--- Gegeven tekst ---
Een vader en zoon kijken samen naar de storm Eunice. Een beeld dat fotograaf Michiel Hendryckx heel erg ontroerde. (foto Michiel Hendryckx)
Een vader en zoon kijken samen naar de storm Eunice. Een beeld dat fotograaf Michiel Hendryckx heel erg ontroerde. (foto Michiel Hendryckx) © Michiel Hendryckx

Een van de mooiste foto’s uit de tentoonstelling is die waarbij je in jouw wekelijkse column in De Standaard ‘Altijd ergens’ een pakkende tekst geschreven hebt. Een vader en een zoon die vanop het strand, ter hoogte van de yachtclub, toekijken hoe storm Eunice woedt.

“Die foto is gemaakt op 150 meter van de plek waar ik heel mijn jeugd gewoond heb. En mijn vader is nooit met mij naar de zee geweest. Nooit! Laat staan om naar een storm te gaan kijken. Waar ik als kind nochtans zot van was, ook nu nog. Die vader en zoon zitten juist ver genoeg van elkaar. Spreken lukt niet, want de wind gierde en loeide. Ik zag hen daar wel een uur zitten, gelukkig zijn. Je kind naast je hebben. Ik weet het intussen. Met mijn zoon Louis, die nu 15 is, ga ik soms alleen met de wagen op reis. We zijn allebei babbelaars. Maar we kunnen door Frankrijk rijden en een uur onze mond niet opendoen. Gewoon de intensiteit van het samen onderweg zijn volstaat. Dat heb ik nooit gehad met mijn vader. Een interessante man hoor, maar hij kon niet met kinderen omgaan.”
--- Verzameld materiaal ---
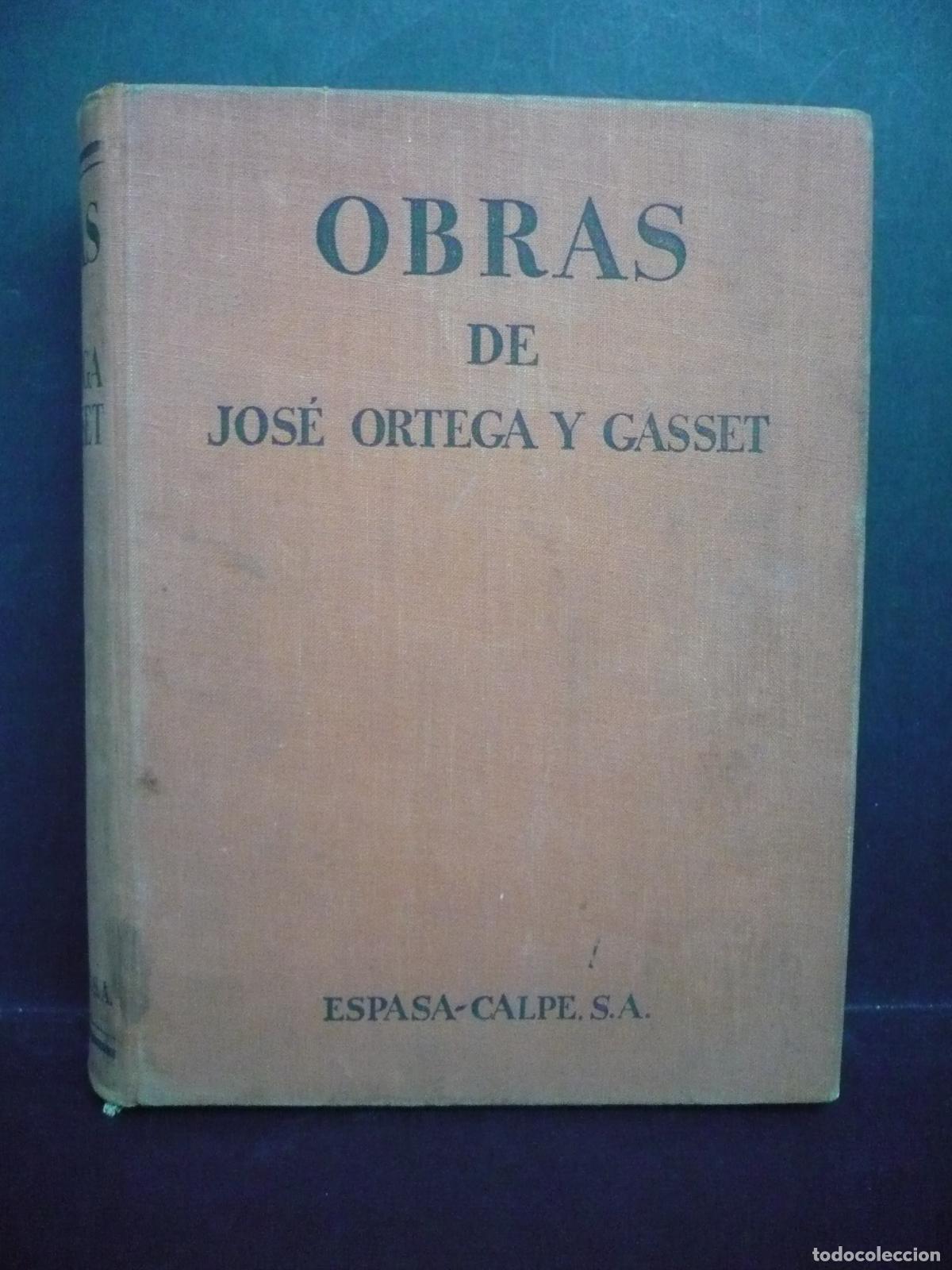 Libros: OBRAS DE ORTEGA Y GASSET. - ORTEGA Y GASSET, JOSE. - Foto 1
---
Op hoeveel meter van de plek waar Michiel Hendryckx zijn jeugd woonde, is volgens de tekst over de stormfoto het beeld van vader en zoon gemaakt? De data spelen hierbij geen enkele rol.

Op 150 meter.